Background
This path describes the process of authoring a pathway model from a published pathway figure. In this case, we will use a pathway figure from the Pathway Figure OCR project. Pathway Figure OCR (PFOCR) is an open science project dedicated to extracting pathway information from the published literature. These instructions assume that you have everything you need to work with WikiPathways, including PathVisio and a WikiPathways account.
We will focus on the pathway figure below, describing Glucose-Insulin signaling, from a publication by Mahmoudi et al. The paper describes the genetic variation on non-alcoholic fatty liver disease and the connection to the Glucose-Insulin signaling pathway. To model this pathway, we will use the corresponding Pathway Figure OCR page as well as the publication, and other resources. The first step, described below, is to access the gene products and metabolites extracted by PFOCR to jump-start the pathway drawing process.

Getting Started
- Launch PathVisio and set up identifier mapping for human.

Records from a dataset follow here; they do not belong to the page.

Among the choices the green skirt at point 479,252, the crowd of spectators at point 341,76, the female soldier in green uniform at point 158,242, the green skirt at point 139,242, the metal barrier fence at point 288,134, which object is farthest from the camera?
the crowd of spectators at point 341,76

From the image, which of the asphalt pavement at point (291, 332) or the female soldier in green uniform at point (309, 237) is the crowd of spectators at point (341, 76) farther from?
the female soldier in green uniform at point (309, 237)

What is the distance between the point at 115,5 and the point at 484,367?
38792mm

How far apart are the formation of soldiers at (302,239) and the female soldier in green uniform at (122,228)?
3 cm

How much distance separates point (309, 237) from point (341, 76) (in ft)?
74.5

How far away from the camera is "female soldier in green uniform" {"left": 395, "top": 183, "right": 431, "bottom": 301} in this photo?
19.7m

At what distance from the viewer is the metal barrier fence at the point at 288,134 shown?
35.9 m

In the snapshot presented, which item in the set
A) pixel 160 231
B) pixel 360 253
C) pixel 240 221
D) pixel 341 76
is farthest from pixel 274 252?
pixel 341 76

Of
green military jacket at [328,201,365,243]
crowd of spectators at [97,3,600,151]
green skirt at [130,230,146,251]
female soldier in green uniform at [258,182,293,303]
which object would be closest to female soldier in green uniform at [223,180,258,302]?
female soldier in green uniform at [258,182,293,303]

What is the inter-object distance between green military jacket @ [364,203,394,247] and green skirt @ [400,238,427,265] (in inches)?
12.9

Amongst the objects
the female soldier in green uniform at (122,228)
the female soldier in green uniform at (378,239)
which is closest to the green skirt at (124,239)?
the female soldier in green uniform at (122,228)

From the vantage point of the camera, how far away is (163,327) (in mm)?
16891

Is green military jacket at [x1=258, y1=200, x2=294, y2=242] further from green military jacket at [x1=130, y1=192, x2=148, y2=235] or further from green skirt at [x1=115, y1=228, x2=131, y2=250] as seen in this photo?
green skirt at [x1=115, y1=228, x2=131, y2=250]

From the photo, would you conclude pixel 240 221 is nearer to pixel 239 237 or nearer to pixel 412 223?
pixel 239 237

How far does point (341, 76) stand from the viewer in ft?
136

- Start a new pathway by selecting File > New. Close the Pathway properties interface, and then reopen it by double-clicking on the Pathway Information area at the top left.
- Enter a pathway title, for example "Glucose-insulin Signaling Pathway", and select "Homo sapiens" as Organism.

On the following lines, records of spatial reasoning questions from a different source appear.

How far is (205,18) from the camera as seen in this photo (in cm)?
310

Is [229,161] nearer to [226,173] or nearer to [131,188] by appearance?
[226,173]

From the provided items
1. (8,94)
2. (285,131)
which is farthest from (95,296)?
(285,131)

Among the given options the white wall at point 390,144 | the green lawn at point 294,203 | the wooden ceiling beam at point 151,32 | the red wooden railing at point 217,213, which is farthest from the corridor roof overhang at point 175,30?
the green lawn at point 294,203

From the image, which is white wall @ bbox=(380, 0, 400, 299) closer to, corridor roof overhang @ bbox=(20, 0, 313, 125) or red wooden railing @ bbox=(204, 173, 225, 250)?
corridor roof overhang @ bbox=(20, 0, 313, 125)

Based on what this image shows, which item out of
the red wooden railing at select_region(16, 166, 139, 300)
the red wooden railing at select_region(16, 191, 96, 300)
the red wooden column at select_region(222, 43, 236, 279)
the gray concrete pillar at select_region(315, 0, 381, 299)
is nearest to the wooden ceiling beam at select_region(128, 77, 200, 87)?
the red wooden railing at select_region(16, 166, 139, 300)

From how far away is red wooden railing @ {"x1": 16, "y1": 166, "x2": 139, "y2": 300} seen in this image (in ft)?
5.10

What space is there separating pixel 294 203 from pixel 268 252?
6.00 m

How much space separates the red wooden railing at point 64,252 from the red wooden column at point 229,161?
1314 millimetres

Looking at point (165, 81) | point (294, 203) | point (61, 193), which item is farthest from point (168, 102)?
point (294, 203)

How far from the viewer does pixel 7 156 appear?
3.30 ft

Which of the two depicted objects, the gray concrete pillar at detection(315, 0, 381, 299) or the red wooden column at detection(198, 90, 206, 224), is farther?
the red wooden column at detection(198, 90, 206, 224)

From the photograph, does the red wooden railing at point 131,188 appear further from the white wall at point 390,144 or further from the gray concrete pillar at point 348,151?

- Navigate to the Pathway Figure OCR webpage.
- Scroll down to Gene mentions and click the curved arrow symbol
and select Copy DataNodes for PathVisio.
- In PathVisio, select Edit > Paste to paste the nodes. This will produce a set of stacked data nodes, that are already annotated with external references.
- Repeat the process for the Chemical mentions on the PFOCR page. The metabolite nodes may end up in the same location as the gene product nodes; if so move the stack of nodes by click-and-drag while they are still selected.
- The information from PFOCR is not always accurate, meaning words in the figure may be matched incorrectly to gene and chemical annotations. Because of this, the data node annotation needs to be double-checked, and corrections made. In our case, some of the data nodes are false positives and should be deleted in PathVisio. Go ahead and delete the following nodes: MAP4K2, FAM20C, MAP4K5, GNAS, GNAL, BMS1, ACC (metabolite) and Glycogen.